> Task to carry out
Your job is to restate each entry word for word.

[Records of scene-based questions]
## begin
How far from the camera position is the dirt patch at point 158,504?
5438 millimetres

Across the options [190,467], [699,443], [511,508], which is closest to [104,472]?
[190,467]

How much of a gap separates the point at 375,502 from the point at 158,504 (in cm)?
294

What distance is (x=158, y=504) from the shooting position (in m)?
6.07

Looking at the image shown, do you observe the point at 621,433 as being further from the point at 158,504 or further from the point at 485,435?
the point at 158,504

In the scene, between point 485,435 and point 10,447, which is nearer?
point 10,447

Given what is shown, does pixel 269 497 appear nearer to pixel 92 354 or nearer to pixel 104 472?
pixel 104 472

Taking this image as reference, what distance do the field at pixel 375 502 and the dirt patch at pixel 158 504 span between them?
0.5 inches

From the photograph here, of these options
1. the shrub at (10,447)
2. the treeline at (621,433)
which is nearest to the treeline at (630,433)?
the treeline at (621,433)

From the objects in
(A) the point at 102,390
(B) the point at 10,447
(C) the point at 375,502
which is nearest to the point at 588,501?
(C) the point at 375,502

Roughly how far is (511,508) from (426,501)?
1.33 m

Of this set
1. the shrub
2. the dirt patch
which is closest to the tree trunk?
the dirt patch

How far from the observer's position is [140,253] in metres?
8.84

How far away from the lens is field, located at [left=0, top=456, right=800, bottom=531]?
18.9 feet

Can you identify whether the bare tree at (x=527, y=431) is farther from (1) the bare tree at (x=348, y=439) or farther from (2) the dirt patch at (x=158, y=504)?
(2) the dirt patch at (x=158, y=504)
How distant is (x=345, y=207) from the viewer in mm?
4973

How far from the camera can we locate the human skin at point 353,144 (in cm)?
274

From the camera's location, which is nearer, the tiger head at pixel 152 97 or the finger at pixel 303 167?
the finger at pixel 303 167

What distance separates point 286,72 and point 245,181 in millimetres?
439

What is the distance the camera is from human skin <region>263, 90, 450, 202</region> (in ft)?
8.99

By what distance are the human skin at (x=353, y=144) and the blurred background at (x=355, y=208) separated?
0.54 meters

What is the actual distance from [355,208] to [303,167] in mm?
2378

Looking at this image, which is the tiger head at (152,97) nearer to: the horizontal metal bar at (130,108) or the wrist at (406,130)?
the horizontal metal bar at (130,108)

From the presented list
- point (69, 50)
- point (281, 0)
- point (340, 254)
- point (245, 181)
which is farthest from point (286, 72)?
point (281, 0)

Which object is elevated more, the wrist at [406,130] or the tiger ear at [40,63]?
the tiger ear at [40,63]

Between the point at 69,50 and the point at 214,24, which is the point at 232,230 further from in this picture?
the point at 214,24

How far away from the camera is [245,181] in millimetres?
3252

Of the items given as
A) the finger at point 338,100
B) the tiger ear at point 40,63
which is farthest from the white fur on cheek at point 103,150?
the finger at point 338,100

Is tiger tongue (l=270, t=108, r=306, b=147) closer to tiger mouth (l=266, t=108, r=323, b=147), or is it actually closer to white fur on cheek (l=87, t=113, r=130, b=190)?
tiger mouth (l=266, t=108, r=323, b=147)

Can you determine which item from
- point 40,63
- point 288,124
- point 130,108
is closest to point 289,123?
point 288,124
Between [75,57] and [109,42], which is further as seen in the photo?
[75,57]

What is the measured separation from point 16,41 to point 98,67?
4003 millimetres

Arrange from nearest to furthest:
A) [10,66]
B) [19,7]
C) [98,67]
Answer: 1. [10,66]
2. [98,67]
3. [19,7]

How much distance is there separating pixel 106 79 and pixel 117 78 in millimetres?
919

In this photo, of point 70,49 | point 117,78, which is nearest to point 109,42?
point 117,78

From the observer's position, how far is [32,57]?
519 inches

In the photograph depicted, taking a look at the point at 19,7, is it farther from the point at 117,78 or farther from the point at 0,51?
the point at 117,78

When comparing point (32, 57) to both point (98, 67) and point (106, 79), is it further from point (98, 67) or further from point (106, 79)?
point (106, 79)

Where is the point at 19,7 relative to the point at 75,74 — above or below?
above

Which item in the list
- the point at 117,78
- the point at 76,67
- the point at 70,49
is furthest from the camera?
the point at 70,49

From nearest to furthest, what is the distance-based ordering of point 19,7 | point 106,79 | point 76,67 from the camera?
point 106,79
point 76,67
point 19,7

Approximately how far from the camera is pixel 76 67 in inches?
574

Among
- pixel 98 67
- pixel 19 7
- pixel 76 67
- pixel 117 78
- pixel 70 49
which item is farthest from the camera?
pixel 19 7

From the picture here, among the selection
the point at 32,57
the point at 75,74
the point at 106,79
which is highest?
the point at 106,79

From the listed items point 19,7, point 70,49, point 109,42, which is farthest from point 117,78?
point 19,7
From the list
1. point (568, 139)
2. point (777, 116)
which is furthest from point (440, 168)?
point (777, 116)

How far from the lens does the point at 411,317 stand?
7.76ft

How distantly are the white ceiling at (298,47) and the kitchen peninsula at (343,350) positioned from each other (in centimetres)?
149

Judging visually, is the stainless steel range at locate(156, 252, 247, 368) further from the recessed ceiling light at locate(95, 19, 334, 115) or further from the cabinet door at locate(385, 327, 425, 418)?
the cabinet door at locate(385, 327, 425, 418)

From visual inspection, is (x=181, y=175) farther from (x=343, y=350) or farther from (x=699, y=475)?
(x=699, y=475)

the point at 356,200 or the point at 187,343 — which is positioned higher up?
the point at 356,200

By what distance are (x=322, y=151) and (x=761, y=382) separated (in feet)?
## end
> Exercise response
How far from the camera position is the dirt patch at point 158,504?
5438 millimetres

Across the options [190,467], [699,443], [511,508], which is closest to [104,472]?
[190,467]

How much of a gap separates the point at 375,502 from the point at 158,504 (in cm)?
294

What distance is (x=158, y=504) from the shooting position (in m)?
6.07

Looking at the image shown, do you observe the point at 621,433 as being further from the point at 158,504 or further from the point at 485,435?
the point at 158,504

In the scene, between point 485,435 and point 10,447, which is nearer?
point 10,447

Given what is shown, does pixel 269 497 appear nearer to pixel 92 354 or nearer to pixel 104 472?
pixel 104 472

Taking this image as reference, what distance do the field at pixel 375 502 and the dirt patch at pixel 158 504 span between them?
0.5 inches

From the photograph here, of these options
1. the shrub at (10,447)
2. the treeline at (621,433)
which is nearest to the treeline at (630,433)?
the treeline at (621,433)

From the objects in
(A) the point at 102,390
(B) the point at 10,447
(C) the point at 375,502
which is nearest to the point at 588,501?
(C) the point at 375,502

Roughly how far is (511,508) from (426,501)?
1.33 m

Of this set
1. the shrub
2. the dirt patch
which is closest to the tree trunk?
the dirt patch

How far from the observer's position is [140,253] in metres?
8.84

How far away from the lens is field, located at [left=0, top=456, right=800, bottom=531]?
18.9 feet

Can you identify whether the bare tree at (x=527, y=431) is farther from (1) the bare tree at (x=348, y=439) or farther from (2) the dirt patch at (x=158, y=504)?
(2) the dirt patch at (x=158, y=504)
How distant is (x=345, y=207) from the viewer in mm?
4973

How far from the camera can we locate the human skin at point 353,144 (in cm)?
274

From the camera's location, which is nearer, the tiger head at pixel 152 97 or the finger at pixel 303 167?
the finger at pixel 303 167

What distance separates point 286,72 and point 245,181 in millimetres?
439

What is the distance the camera is from human skin <region>263, 90, 450, 202</region> (in ft)?
8.99

By what distance are the human skin at (x=353, y=144) and the blurred background at (x=355, y=208) separated?
0.54 meters

What is the actual distance from [355,208] to [303,167] in mm?
2378

Looking at this image, which is the tiger head at (152,97) nearer to: the horizontal metal bar at (130,108) or the wrist at (406,130)?
the horizontal metal bar at (130,108)

From the presented list
- point (69, 50)
- point (281, 0)
- point (340, 254)
- point (245, 181)
which is farthest from point (286, 72)?
point (281, 0)

Which object is elevated more, the wrist at [406,130] or the tiger ear at [40,63]?
the tiger ear at [40,63]

Between the point at 69,50 and the point at 214,24, which is the point at 232,230 further from in this picture?
the point at 214,24

How far away from the camera is [245,181] in millimetres?
3252

Of the items given as
A) the finger at point 338,100
B) the tiger ear at point 40,63
which is farthest from the white fur on cheek at point 103,150?
the finger at point 338,100

Is tiger tongue (l=270, t=108, r=306, b=147) closer to tiger mouth (l=266, t=108, r=323, b=147), or is it actually closer to white fur on cheek (l=87, t=113, r=130, b=190)?
tiger mouth (l=266, t=108, r=323, b=147)

Can you determine which item from
- point 40,63
- point 288,124
- point 130,108
is closest to point 289,123?
point 288,124
Between [75,57] and [109,42], which is further as seen in the photo?
[75,57]

What is the measured separation from point 16,41 to point 98,67?
4003 millimetres

Arrange from nearest to furthest:
A) [10,66]
B) [19,7]
C) [98,67]
Answer: 1. [10,66]
2. [98,67]
3. [19,7]

How much distance is there separating pixel 106 79 and pixel 117 78 in millimetres?
919

In this photo, of point 70,49 | point 117,78, which is nearest to point 109,42?
point 117,78

From the observer's position, how far is [32,57]?
519 inches

In the photograph depicted, taking a look at the point at 19,7, is it farther from the point at 117,78 or farther from the point at 0,51?
the point at 117,78

When comparing point (32, 57) to both point (98, 67) and point (106, 79), is it further from point (98, 67) or further from point (106, 79)?
point (106, 79)

Where is the point at 19,7 relative to the point at 75,74 — above or below?
above

Which item in the list
- the point at 117,78
- the point at 76,67
- the point at 70,49
is furthest from the camera?
the point at 70,49

From nearest to furthest, what is the distance-based ordering of point 19,7 | point 106,79 | point 76,67 from the camera?
point 106,79
point 76,67
point 19,7

Approximately how far from the camera is pixel 76 67 in inches?
574

Among
- pixel 98 67
- pixel 19 7
- pixel 76 67
- pixel 117 78
- pixel 70 49
which item is farthest from the camera?
pixel 19 7

From the picture here, among the selection
the point at 32,57
the point at 75,74
the point at 106,79
which is highest?
the point at 106,79

From the listed items point 19,7, point 70,49, point 109,42, which is farthest from point 117,78?
point 19,7
From the list
1. point (568, 139)
2. point (777, 116)
which is furthest from point (440, 168)?
point (777, 116)

How far from the lens does the point at 411,317 stand?
7.76ft

How distantly are the white ceiling at (298,47) and the kitchen peninsula at (343,350) positioned from each other (in centimetres)?
149

Judging visually, is the stainless steel range at locate(156, 252, 247, 368) further from the recessed ceiling light at locate(95, 19, 334, 115) or further from the cabinet door at locate(385, 327, 425, 418)?
the cabinet door at locate(385, 327, 425, 418)

From visual inspection, is (x=181, y=175) farther from (x=343, y=350) or farther from (x=699, y=475)?
(x=699, y=475)

the point at 356,200 or the point at 187,343 — which is positioned higher up?
the point at 356,200

By what distance are (x=322, y=151) and (x=761, y=382) separated (in feet)?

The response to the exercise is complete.